Wymiana dokumentów i pism dotyczących problemu z oświetleniem, prowadzona jest między miastem a spółdzielnią od kilku lat. Z chwilą gdy stanowisko prezesa spółdzielni objął Jacek Tomasiak – opozycyjny w stosunku do burmistrza radny miejski – sprawa nabrała charakteru politycznego. Z wymiany korespondencji w tej sprawie, którą urząd publikuje na swojej stronie internetowej wynika, że prezentowana przez burmistrza chęć polubownego załatwienia problemu – pomimo próśb, gróźb i apeli – nie znajduje akceptacji u władz SM. Umowa partycypacyjna, którą burmistrz proponuje nieustannie, a która miałaby określić zasady i stopień uczestnictwa w kosztach za oświetlenie miasta za energię pobieraną przez lampy umiejscowione na terenach spółdzielczych, nie dochodzi do skutku.

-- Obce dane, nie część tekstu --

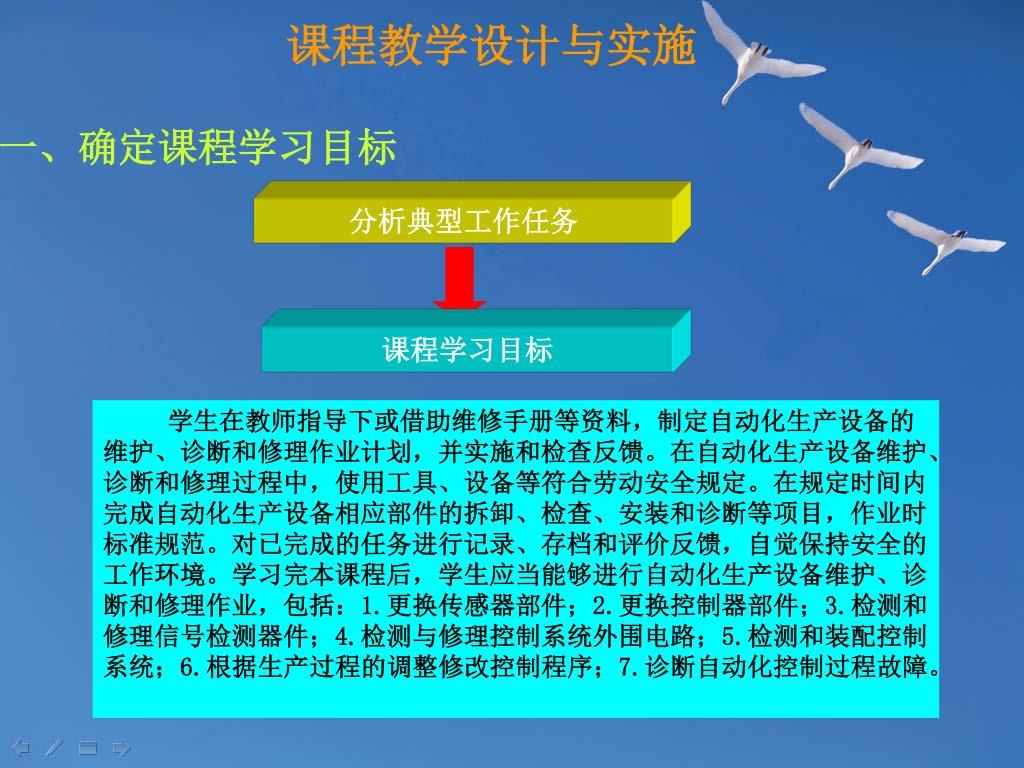 课程教学设计与实施

一、确定课程学习目标

分析典型工作任务

课程学习目标

学生在教师指导下或借助维修手册等资料，制定自动化生产设备的维护、诊断和修理作业计划，并实施和检查反馈。在自动化生产设备维护、诊断和修理过程中，使用工具、设备等符合劳动安全规定。在规定时间内完成自动化生产设备相应部件的拆卸、检查、安装和诊断等项目，作业时标准规范。对已完成的任务进行记录、存档和评价反馈，自觉保持安全的工作环境。学习完本课程后，学生应当能够进行自动化生产设备维护、诊断和修理作业，包括：1.更换传感器部件；2.更换控制器部件；3.检测和修理信号检测器件；4.检测与修理控制系统外围电路；5.检测和装配控制系统；6.根据生产过程的调整修改控制程序；7.诊断自动化控制过程故障。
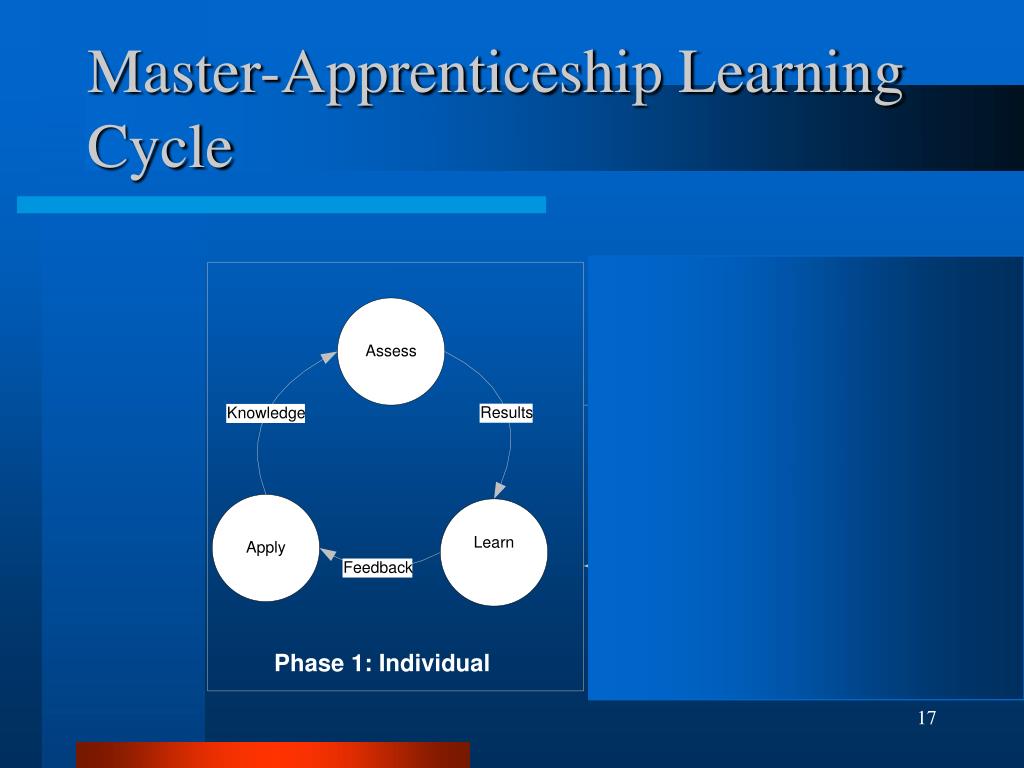 Master-Apprenticeship Learning Cycle

Assess

Knowledge

Results

Apply

Learn

Feedback

Phase 1: Individual

17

    Jacek Tomasiak jest jednym z inicjatorów referendum w sprawie odwołania burmistrza Jerzego Zwolińskiego. Na bezsens organizacji tego typu referendum w roku wyborczym i niekorzystne konsekwencje dla miasta w związku z jego organizacją, zwraca uwagę wiele środowisk politycznych z terenu Lubartowa. Wydaje się, że „twarde” stanowisko spółdzielni w sprawie oświetlenia ma związek z tym referendum. Negatywne nastroje związane z wyłączeniem oświetlenia ułatwiały zbieranie podpisów.
    Na tym wszystkim cierpią jednak mieszkańcy terenów spółdzielczych, którzy mają dość politycznych „harców” prowadzonych ich kosztem. Opublikowany przez nich w zeszłym tygodniu list, żądający od Zarządu Spółdzielni natychmiastowego włączenia oświetlenia wskazuje na to, że część spółdzielców zdaje sobie sprawę z tego, kto w rzeczywistości odpowiada za wyłączenie oświetlenia na terenach spółdzielczych. Miejmy nadzieję, że świadomość ta dotrze również do tych, którzy wprowadzeni w błąd jednostronną informacją, podpisywali listy w sprawie odwołania burmistrza i odpowiednio ocenią działania jego inicjatorów.  Powstaje też pytanie w jakim stopniu zarząd i rada nadzorcza takiego podmiotu jakim jest spółdzielnia, może angażować się w działania prowadzone na koszt mieszkańców, a charakterystyczne i przynależne organizacjom oraz partiom politycznym?